Obédience : NC Loge : NC 10/2003

Le Niveau

Les ouvriers usent aussi d’un niveau, pour justifier et niveler les pierres lesquelles ils mettent en œuvre, et se fait ledit niveau d’un plomb réglé, et aussi d’un plomb avec une ligne ou filet bien délié, lequel on pend tant bas que l’on veut, comme de toute la hauteur de l’œuvre s’il est de besoin, pour connaître si la besogne est faite perpendiculairement, c’est à dire droitement et à plomb, ou bien si elle se renverse et jette au dedans ou dehors.
 
C’est en ces termes que Philibert DELORME, Architecte Royal officiel sous le règne de Henri II, évoquait le Niveau dans son Traité d’Architecture en 1560. Ce texte est savoureux pour nous hommes du XXI° siècle mais un peu compliqué pour expliquer la fonction de l’outil.

Lignes de données:
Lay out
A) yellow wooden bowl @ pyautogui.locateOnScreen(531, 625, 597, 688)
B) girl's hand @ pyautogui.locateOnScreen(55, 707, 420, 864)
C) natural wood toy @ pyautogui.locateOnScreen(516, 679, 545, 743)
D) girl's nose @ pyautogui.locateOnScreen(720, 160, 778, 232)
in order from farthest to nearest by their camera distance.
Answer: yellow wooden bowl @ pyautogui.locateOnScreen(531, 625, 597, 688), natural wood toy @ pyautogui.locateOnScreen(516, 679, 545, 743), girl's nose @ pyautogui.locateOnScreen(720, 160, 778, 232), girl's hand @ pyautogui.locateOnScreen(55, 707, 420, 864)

* * *

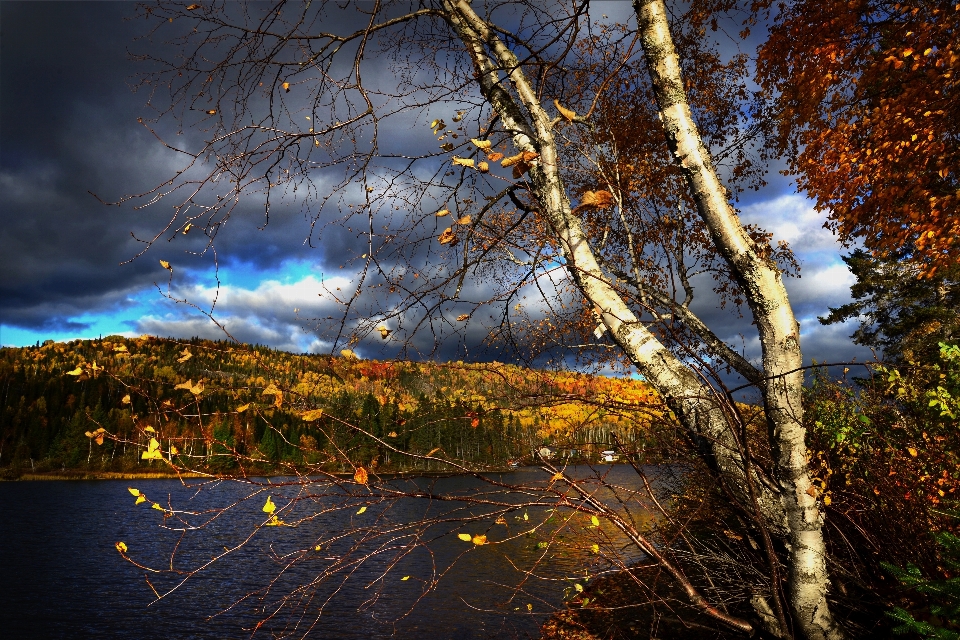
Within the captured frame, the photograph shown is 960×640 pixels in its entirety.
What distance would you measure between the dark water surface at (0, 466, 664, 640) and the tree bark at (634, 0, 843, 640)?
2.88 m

Série de tâches:
A – Résumez en deux phrases le paragraphe du texte sur le Niveau qui commence par « Les ouvriers usent aussi d’un niveau », sans en perdre les faits principaux.
B – Poursuivez le texte sur le Niveau après sa dernière phrase.
Les items ne sont pas nécessaires ici.

Les résultats:
A – Les ouvriers se servent d’un niveau pour ajuster et niveler les pierres qu’ils posent. Cet outil se compose d’un plomb réglé et d’un plomb suspendu à un fil très fin, que l’on peut descendre aussi bas que nécessaire, jusqu’à toute la hauteur de l’ouvrage, pour vérifier que celui-ci est bien vertical et ne penche ni vers l’intérieur ni vers l’extérieur.

B –
Pour la petite histoire, rappelons que Philibert DELORME construisit, entre autres, le Château d’Anet et le corps principal des Tuileries et cet homme, pétri de talents, avait paraît-il beaucoup d’humour sans parler de son goût pour l’ésotérisme. Par exemple, il a aussi écrit en 1561 un autre traité, au titre évocateur, qui ne déparerait pas les rayons d’aujourd’hui   : « Nouvelles inventions pour bien bâtir et à petits frais ».

En tout cas, le Niveau dont il parle est  strictement le même que celui qui figure sur le sautoir de notre F\1er S\. C’était le Niveau utilisé par les opératifs de son époque et ce n’est que bien plus tard qu’est apparu le niveau à bulle.

Ce Niveau sur le sautoir de notre F\Marc donne l’horizontale et les opératifs devaient à coup sur ne pas trembler et être très attentifs dans son utilisation car il me semble que, pour correctement l’utiliser, il fallait  être très habile et le tenir à deux mains. Obtenir la parfaite mesure devait relever à la fois d’une excellente vue et d’une parfaite maîtrise de mouvements avec d’évidentes possibilités d’erreurs de quelques  centièmes voire dixièmes de degré.

On pourra me dire « Ce n’est pas sur », « tu spécules » et je répondrai « oui, peut-être » mais c’est l’idée que je m’en suis fait en l’étudiant. Ceci dit, je suis ouvert à la discussion et à l’information.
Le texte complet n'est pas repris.